Data extracted from a collection
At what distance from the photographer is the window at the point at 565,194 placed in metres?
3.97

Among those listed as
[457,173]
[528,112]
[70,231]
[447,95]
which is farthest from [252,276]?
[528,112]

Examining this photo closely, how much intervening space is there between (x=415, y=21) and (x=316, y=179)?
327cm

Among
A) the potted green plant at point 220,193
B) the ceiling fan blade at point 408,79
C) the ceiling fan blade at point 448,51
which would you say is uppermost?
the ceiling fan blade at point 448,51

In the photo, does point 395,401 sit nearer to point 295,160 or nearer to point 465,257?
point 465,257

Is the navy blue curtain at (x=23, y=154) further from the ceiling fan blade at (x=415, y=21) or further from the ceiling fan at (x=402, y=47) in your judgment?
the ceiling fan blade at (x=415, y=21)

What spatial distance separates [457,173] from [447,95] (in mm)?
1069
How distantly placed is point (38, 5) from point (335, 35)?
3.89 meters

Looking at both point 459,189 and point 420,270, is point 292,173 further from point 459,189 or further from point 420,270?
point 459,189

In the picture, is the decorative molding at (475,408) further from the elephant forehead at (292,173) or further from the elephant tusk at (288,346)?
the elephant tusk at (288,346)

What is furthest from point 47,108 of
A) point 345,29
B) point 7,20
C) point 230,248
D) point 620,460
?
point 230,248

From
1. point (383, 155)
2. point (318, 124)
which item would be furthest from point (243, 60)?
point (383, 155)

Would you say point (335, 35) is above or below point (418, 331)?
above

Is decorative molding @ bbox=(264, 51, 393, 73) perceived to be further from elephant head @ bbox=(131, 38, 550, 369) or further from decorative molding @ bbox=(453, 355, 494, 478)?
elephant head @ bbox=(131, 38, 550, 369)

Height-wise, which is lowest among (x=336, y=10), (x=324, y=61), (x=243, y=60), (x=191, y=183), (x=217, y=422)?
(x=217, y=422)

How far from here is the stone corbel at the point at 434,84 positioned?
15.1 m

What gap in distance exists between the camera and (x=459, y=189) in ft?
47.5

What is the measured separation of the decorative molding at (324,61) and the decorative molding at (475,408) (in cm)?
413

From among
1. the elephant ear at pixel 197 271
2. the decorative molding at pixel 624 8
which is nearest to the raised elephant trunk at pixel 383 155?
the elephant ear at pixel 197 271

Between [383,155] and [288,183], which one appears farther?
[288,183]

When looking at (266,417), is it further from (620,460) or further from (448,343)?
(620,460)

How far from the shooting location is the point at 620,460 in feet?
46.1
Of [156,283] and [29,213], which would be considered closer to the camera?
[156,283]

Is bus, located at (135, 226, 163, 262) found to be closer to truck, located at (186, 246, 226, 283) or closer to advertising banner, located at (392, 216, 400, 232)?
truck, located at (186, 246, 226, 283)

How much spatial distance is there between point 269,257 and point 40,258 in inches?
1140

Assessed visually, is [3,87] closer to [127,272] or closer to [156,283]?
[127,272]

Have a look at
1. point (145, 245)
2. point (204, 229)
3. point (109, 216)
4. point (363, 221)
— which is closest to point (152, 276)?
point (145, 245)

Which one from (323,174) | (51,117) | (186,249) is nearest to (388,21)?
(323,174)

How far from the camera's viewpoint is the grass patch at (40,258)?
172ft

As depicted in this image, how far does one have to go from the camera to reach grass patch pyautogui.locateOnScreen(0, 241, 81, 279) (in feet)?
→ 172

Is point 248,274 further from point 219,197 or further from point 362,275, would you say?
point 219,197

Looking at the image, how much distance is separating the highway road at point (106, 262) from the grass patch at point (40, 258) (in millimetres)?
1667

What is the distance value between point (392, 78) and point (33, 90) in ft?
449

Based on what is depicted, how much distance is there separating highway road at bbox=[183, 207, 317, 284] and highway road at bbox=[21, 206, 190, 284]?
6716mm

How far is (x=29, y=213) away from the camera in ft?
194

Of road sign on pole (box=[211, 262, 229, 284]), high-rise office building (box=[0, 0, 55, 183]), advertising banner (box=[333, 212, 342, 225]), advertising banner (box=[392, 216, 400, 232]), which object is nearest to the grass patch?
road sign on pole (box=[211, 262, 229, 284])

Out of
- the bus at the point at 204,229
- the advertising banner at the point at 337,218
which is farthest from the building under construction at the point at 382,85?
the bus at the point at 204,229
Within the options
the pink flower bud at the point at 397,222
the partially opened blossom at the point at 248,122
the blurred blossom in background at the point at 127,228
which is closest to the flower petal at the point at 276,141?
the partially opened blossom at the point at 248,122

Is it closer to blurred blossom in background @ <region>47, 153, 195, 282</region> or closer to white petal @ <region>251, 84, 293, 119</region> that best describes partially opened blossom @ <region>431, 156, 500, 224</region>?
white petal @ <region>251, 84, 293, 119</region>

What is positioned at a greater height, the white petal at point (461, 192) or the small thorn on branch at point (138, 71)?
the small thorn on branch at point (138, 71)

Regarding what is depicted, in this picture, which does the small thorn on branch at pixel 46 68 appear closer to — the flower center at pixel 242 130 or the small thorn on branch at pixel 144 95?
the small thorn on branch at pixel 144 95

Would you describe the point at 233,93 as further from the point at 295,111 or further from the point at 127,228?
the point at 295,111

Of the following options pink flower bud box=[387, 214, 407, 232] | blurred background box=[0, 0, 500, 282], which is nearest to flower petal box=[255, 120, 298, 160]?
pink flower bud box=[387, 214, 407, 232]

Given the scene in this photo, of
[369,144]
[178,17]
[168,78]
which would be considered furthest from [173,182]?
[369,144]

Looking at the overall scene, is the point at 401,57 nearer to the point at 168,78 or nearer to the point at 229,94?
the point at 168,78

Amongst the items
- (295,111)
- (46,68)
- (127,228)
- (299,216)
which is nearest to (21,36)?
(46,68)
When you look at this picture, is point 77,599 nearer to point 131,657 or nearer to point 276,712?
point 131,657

**Task details**
Write out the listing once more, matching it exactly.

**Complete output**
At what distance from the photographer is the window at the point at 565,194 placed in metres?
3.97

Among those listed as
[457,173]
[528,112]
[70,231]
[447,95]
which is farthest from [252,276]?
[528,112]

Examining this photo closely, how much intervening space is there between (x=415, y=21) and (x=316, y=179)?
327cm

Among
A) the potted green plant at point 220,193
B) the ceiling fan blade at point 408,79
C) the ceiling fan blade at point 448,51
which would you say is uppermost?
the ceiling fan blade at point 448,51

In the photo, does point 395,401 sit nearer to point 295,160 or nearer to point 465,257?
point 465,257

Is the navy blue curtain at (x=23, y=154) further from the ceiling fan blade at (x=415, y=21) or further from the ceiling fan at (x=402, y=47) in your judgment?
the ceiling fan blade at (x=415, y=21)

What spatial distance separates [457,173] from [447,95] (in mm)?
1069
How distantly placed is point (38, 5) from point (335, 35)?
3.89 meters

Looking at both point 459,189 and point 420,270, is point 292,173 further from point 459,189 or further from point 420,270?
point 459,189

In the picture, is the decorative molding at (475,408) further from the elephant forehead at (292,173) or further from the elephant tusk at (288,346)?
the elephant tusk at (288,346)

What is furthest from point 47,108 of
A) point 345,29
B) point 7,20
C) point 230,248
D) point 620,460
?
point 230,248

From
1. point (383, 155)
2. point (318, 124)
which item would be furthest from point (243, 60)?
point (383, 155)

Would you say point (335, 35) is above or below point (418, 331)?
above

Is decorative molding @ bbox=(264, 51, 393, 73) perceived to be further from elephant head @ bbox=(131, 38, 550, 369) or further from decorative molding @ bbox=(453, 355, 494, 478)?
elephant head @ bbox=(131, 38, 550, 369)

Height-wise, which is lowest among (x=336, y=10), (x=324, y=61), (x=243, y=60), (x=191, y=183), (x=217, y=422)?
(x=217, y=422)

How far from here is the stone corbel at the point at 434,84 positioned?
15.1 m

What gap in distance exists between the camera and (x=459, y=189) in ft?
47.5

What is the measured separation of the decorative molding at (324,61) and the decorative molding at (475,408) (in cm)?
413

From among
1. the elephant ear at pixel 197 271
2. the decorative molding at pixel 624 8
which is nearest to the raised elephant trunk at pixel 383 155?
the elephant ear at pixel 197 271

Between [383,155] and [288,183], which one appears farther?
[288,183]

When looking at (266,417), is it further from (620,460) or further from (448,343)?
(620,460)

How far from the shooting location is the point at 620,460 in feet?
46.1
Of [156,283] and [29,213], which would be considered closer to the camera?
[156,283]

Is bus, located at (135, 226, 163, 262) found to be closer to truck, located at (186, 246, 226, 283) or closer to advertising banner, located at (392, 216, 400, 232)?
truck, located at (186, 246, 226, 283)

How much spatial distance is there between point 269,257 and point 40,258 in inches?
1140

Assessed visually, is [3,87] closer to [127,272] or closer to [156,283]?
[127,272]

Have a look at
1. point (145, 245)
2. point (204, 229)
3. point (109, 216)
4. point (363, 221)
— which is closest to point (152, 276)?
point (145, 245)

Which one from (323,174) | (51,117) | (186,249) is nearest to (388,21)?
(323,174)

How far from the camera's viewpoint is the grass patch at (40,258)?
172ft

As depicted in this image, how far does one have to go from the camera to reach grass patch pyautogui.locateOnScreen(0, 241, 81, 279) (in feet)?
→ 172

Is point 248,274 further from point 219,197 or further from point 362,275, would you say?
point 219,197

Looking at the image, how much distance is separating the highway road at point (106, 262) from the grass patch at point (40, 258) (in millimetres)?
1667

What is the distance value between point (392, 78) and point (33, 90) in ft?
449

Based on what is depicted, how much distance is there separating highway road at bbox=[183, 207, 317, 284] and highway road at bbox=[21, 206, 190, 284]?
6716mm

How far is (x=29, y=213) away from the camera in ft?
194

Of road sign on pole (box=[211, 262, 229, 284]), high-rise office building (box=[0, 0, 55, 183]), advertising banner (box=[333, 212, 342, 225]), advertising banner (box=[392, 216, 400, 232]), which object is nearest to the grass patch?
road sign on pole (box=[211, 262, 229, 284])

Out of
- the bus at the point at 204,229
- the advertising banner at the point at 337,218
which is farthest from the building under construction at the point at 382,85?
the bus at the point at 204,229
Within the options
the pink flower bud at the point at 397,222
the partially opened blossom at the point at 248,122
the blurred blossom in background at the point at 127,228
which is closest to the flower petal at the point at 276,141?
the partially opened blossom at the point at 248,122

Is it closer to blurred blossom in background @ <region>47, 153, 195, 282</region> or closer to white petal @ <region>251, 84, 293, 119</region> that best describes partially opened blossom @ <region>431, 156, 500, 224</region>?
white petal @ <region>251, 84, 293, 119</region>

What is positioned at a greater height, the white petal at point (461, 192) or the small thorn on branch at point (138, 71)?
the small thorn on branch at point (138, 71)

Regarding what is depicted, in this picture, which does the small thorn on branch at pixel 46 68 appear closer to — the flower center at pixel 242 130 or the small thorn on branch at pixel 144 95?
the small thorn on branch at pixel 144 95

Would you describe the point at 233,93 as further from the point at 295,111 or further from the point at 127,228?
the point at 295,111

Of the following options pink flower bud box=[387, 214, 407, 232] | blurred background box=[0, 0, 500, 282], which is nearest to flower petal box=[255, 120, 298, 160]?
pink flower bud box=[387, 214, 407, 232]

Given the scene in this photo, of
[369,144]
[178,17]
[168,78]
which would be considered furthest from [173,182]?
[369,144]

Looking at the overall scene, is the point at 401,57 nearer to the point at 168,78 or nearer to the point at 229,94?
the point at 168,78

Amongst the items
- (295,111)
- (46,68)
- (127,228)
- (299,216)
which is nearest to (21,36)?
(46,68)
When you look at this picture, is point 77,599 nearer to point 131,657 or nearer to point 276,712?
point 131,657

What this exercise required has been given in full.